Once a target fat content for a blend has been agreed upon, having an acceptable and reasonable specification for fat content deviations from the target is necessary, Campbell says.  

Evaluating fat content

Most small processors do not conduct fat analysis on their product. Instead, they rely on the fat analysis given by their suppliers. But medium and large processors have more options available to them. 

“Some rely on their supplier’s data,” says Jeff Sindelar, Ph.D., associate professor/extension meat specialist at the University of Wisconsin-Madison. “But most will analyze through different means to confirm the fat content coming in and for those products in their production process.”

The most traditional (and precise) method is extraction, in which chemicals are used to extract fat measurements, says Sindelar.

“A more common method is NIR, or near-infrared analysis,” says Sindelar. “NIR spectroscopic technology accurately reflects light in the sample to use logarithms to calculate fat.”

NIR provides instant analysis but is pricey for small processors, Kerth says.

X-ray technology is also used for continuous, real-time analysis of fat content as one of the more common methods, but can be expensive at $10,000 to $20,000 for equipment.

Plain old cook loss is another method that only needs small instruments. A small sample is rapidly cooked, and the drippings are caught and analyzed. Or, a patty could be weighed before cooking then weighed afterward to determine the difference.

“The difference is most likely due to moisture loss, but the cook loss method can be used as a gauge to see if you are on the right track,” Kerth says. “However, it’s more art, less science.”

“The method used depends on the processor’s size and volume,” Sindelar says. “Larger processors can confirm fat content in-house, while suppliers can provide a range of samples for smaller processors. It’s important to make sure the quality and content are what you expect and are paying for.”  

To get rapid results, expect a fairly expensive process.

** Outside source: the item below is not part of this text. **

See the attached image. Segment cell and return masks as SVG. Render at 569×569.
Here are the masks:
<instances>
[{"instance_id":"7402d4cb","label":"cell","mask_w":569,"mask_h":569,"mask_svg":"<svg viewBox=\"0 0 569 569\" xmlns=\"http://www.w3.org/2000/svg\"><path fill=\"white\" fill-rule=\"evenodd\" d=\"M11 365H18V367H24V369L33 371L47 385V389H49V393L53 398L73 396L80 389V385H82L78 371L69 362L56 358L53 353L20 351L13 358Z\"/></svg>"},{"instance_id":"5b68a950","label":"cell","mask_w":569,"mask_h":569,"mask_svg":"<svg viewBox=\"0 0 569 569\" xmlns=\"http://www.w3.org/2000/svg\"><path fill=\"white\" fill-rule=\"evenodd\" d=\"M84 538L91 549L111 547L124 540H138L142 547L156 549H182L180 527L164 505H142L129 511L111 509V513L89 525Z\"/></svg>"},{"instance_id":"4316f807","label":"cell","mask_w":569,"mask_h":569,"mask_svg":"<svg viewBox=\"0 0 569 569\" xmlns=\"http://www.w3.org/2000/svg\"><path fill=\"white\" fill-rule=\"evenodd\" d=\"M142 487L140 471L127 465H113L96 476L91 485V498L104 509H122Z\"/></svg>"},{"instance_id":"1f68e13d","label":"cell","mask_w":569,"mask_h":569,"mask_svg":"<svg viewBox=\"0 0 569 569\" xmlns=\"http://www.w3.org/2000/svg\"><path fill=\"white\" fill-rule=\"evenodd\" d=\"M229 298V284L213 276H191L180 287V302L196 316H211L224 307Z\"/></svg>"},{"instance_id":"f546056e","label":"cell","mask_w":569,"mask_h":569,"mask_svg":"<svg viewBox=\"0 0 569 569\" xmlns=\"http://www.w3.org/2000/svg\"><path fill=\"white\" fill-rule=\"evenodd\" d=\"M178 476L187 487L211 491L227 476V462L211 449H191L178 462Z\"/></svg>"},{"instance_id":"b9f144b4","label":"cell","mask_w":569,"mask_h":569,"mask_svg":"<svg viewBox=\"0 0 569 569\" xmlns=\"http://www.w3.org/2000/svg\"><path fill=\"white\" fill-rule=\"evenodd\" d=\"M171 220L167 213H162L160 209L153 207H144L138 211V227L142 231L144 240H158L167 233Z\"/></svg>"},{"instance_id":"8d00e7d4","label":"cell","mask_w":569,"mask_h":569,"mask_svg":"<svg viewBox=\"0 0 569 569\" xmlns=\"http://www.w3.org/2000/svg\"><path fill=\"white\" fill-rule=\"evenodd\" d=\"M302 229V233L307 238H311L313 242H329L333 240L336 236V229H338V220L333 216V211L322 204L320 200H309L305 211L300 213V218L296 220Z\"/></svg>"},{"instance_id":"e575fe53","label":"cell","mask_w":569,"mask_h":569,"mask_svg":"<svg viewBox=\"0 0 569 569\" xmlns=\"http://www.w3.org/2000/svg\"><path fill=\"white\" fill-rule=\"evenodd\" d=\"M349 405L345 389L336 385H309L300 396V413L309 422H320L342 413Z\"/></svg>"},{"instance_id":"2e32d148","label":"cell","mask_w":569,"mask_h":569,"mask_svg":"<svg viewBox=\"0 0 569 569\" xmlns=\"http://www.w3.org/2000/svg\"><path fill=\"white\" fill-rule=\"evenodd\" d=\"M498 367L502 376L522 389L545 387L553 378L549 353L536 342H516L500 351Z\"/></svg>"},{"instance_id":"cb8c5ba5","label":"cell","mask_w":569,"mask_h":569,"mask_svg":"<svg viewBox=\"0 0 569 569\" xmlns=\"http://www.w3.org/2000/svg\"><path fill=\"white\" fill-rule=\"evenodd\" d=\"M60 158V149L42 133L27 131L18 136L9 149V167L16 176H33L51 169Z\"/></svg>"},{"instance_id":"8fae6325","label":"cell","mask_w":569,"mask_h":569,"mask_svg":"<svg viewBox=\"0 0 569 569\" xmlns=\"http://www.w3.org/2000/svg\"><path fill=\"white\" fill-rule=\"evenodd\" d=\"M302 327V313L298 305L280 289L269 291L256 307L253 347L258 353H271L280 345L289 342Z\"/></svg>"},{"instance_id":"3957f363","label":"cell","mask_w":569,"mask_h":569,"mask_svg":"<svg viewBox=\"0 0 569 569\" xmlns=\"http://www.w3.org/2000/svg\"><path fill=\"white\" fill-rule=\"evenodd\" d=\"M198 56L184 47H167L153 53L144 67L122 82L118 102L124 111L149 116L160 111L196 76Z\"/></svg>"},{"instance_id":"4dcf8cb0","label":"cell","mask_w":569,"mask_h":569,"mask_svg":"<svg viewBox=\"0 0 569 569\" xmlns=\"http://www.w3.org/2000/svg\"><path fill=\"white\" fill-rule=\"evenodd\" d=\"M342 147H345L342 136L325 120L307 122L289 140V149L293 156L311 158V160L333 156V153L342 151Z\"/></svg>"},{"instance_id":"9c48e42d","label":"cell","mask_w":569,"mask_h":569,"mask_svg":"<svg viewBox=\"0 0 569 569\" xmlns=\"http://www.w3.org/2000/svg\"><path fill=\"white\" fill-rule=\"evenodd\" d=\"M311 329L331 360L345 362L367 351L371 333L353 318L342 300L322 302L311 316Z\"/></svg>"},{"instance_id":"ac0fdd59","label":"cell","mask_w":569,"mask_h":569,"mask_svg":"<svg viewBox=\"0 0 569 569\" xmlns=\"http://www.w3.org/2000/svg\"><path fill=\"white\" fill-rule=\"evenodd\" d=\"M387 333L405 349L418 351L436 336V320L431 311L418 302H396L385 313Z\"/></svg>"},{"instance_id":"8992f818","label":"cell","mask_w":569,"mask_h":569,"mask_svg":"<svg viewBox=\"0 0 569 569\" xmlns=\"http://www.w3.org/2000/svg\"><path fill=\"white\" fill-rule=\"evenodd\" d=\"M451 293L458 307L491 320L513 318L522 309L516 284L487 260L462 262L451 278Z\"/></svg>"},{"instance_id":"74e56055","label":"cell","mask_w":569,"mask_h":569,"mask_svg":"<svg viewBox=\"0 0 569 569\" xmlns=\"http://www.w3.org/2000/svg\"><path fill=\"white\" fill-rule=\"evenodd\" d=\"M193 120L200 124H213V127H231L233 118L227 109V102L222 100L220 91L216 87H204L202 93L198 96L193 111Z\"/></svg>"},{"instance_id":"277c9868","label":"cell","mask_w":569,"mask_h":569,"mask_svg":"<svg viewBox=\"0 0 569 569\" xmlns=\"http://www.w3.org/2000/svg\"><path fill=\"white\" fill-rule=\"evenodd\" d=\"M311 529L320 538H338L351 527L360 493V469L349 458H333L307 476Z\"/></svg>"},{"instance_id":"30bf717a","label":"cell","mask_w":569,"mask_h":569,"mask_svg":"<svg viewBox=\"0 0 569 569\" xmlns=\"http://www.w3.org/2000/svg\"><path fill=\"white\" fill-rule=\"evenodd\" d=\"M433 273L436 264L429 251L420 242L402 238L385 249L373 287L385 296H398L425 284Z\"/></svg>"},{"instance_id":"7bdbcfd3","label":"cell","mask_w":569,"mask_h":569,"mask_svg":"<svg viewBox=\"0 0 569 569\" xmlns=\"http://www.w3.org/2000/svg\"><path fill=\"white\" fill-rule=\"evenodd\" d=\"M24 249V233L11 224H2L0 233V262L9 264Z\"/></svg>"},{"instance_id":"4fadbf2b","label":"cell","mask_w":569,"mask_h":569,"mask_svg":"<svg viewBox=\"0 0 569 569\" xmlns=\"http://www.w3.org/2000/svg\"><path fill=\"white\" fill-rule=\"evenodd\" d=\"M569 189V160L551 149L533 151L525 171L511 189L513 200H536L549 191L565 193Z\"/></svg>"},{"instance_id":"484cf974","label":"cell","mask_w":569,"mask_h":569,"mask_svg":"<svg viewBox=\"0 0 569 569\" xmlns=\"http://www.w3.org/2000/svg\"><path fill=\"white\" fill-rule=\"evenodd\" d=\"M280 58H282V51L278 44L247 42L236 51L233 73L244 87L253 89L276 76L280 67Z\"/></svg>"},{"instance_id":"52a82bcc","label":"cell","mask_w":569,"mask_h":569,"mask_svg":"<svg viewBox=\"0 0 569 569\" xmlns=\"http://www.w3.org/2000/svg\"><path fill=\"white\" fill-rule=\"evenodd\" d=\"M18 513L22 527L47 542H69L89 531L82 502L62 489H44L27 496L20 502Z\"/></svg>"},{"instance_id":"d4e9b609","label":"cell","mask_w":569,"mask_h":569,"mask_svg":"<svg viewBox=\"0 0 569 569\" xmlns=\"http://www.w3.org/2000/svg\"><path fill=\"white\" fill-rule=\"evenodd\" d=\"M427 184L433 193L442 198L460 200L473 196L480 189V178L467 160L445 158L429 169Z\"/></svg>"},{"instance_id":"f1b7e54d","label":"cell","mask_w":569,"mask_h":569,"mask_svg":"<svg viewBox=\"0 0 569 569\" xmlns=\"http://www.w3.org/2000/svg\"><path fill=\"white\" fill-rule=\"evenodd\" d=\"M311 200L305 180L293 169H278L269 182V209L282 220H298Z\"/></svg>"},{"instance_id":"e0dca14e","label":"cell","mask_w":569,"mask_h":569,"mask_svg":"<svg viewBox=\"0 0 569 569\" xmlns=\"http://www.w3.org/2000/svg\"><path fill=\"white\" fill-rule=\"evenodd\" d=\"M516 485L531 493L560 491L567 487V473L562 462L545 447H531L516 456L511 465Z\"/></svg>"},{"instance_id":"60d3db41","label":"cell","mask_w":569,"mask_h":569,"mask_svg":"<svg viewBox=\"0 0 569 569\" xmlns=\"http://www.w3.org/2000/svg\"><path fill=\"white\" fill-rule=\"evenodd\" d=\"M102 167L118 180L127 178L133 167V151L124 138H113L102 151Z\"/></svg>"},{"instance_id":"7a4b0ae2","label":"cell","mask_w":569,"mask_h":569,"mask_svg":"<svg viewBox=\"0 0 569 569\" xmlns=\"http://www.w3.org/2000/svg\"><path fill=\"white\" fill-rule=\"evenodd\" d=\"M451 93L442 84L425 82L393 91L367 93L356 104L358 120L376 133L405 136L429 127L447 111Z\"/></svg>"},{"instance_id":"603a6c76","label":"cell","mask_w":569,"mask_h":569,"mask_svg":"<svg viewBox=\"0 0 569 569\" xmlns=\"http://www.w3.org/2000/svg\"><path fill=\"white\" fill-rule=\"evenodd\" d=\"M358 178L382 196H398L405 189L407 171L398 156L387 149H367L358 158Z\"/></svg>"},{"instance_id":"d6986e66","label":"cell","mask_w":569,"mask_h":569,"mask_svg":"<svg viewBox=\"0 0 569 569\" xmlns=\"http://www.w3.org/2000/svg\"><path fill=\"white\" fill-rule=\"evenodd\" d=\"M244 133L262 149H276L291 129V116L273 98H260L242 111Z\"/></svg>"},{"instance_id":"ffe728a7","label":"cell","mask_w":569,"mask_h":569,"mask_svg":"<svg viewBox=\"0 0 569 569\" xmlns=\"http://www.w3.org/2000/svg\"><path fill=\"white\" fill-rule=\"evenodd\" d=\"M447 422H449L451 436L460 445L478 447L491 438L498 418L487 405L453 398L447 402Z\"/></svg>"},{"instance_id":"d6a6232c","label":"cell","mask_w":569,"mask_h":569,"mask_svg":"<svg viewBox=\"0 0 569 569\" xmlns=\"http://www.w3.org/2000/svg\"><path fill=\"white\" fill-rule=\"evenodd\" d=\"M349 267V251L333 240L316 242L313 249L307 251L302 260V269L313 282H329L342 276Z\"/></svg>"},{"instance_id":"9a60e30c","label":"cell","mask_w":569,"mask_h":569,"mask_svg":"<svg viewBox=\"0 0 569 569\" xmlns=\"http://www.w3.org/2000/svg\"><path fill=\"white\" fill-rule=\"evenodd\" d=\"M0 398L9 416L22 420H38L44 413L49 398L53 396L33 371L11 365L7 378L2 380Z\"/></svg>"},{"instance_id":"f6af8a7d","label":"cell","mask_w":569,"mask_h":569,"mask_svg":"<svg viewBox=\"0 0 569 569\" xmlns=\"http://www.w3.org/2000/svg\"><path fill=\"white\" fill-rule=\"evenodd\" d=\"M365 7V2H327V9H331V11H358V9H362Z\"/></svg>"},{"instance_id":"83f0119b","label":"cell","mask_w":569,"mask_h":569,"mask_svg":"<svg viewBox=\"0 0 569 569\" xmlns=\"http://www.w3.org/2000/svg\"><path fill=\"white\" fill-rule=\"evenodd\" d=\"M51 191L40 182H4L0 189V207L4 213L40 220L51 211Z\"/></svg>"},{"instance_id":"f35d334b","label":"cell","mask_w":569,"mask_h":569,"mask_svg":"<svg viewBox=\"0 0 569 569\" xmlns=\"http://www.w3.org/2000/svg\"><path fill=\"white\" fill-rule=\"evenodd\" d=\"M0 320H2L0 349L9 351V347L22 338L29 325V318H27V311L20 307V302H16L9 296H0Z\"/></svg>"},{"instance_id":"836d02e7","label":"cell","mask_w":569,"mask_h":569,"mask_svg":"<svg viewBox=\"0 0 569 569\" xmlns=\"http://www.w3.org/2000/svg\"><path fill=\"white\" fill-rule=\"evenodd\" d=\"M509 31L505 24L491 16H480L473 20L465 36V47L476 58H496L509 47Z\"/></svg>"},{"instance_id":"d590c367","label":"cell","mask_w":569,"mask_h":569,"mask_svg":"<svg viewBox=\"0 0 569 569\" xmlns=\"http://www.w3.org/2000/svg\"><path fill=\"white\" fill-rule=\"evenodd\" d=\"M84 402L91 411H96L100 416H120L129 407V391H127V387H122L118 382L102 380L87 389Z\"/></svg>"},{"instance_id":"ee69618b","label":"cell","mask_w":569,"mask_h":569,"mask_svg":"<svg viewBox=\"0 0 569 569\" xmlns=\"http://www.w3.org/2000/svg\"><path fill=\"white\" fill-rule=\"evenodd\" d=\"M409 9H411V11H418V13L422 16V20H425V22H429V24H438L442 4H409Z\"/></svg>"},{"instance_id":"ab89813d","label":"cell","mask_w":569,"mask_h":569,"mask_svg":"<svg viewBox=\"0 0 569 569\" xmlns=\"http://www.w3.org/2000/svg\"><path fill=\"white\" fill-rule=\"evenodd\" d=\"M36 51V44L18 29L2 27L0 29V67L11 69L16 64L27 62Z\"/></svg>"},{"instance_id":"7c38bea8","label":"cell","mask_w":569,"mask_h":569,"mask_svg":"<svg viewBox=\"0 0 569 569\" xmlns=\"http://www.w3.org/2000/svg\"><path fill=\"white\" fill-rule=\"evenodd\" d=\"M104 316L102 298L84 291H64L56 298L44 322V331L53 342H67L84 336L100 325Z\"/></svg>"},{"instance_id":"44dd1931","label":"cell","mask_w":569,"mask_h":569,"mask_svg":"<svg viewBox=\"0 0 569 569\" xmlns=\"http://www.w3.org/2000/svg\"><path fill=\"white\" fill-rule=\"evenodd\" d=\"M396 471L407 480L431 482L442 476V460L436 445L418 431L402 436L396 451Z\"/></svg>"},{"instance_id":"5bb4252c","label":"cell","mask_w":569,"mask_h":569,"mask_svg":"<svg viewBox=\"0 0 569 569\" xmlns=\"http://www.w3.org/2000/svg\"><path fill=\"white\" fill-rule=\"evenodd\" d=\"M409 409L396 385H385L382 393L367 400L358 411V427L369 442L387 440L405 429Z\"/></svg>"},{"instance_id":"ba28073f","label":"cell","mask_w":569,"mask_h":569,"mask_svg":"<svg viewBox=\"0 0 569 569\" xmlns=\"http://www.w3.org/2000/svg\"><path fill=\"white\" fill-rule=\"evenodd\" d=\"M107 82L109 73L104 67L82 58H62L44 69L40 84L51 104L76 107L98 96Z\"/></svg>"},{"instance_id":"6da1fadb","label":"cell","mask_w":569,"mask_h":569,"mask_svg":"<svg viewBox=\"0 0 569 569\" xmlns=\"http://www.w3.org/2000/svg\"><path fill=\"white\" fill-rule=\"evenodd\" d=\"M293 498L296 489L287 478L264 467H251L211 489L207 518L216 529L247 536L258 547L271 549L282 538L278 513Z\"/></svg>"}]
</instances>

Less expensive methods take time, Kerth says. 

“Sometimes the trained eye is the best tool to recognize fat content – to use knowledge formed over time,” Sindelar says. 

Testing the results

Part of the challenge in blending and fat analysis is relying upon batch testing or bench-top results of a representative sample of the raw materials to be ground, blended and packaged. 

“Processors are not making real-time decisions about each lot material to be used, but rather an educated guess to determine which raw materials to blend together to meet the lean and fat targets for a specific customer,” Campbell says. “Certainly, rapid methods exist, but all are derived from and compare back to slower laboratory methodology that requires intricate labware and chemicals to achieve results, not to mention the expertise to perform the analysis and evaluate those results.” 

Because multiple methodologies exist, having another entity utilize a test method that is different from what was used to blend the finished product could also create discrepancies and variances in results. 

“Rapid benchtop methods do not evaluate the entire lot of materials to be ground and blended, so technologies allowing for in-line confirmation of the entire lot or blended batch material as it moves through the process help to ensure less drift from the target fat content while achieving even more efficient and precise results,” Campbell says of technologies such as NIR spectroscopy or Nuclear Magnetic Resonance (NMR) technology.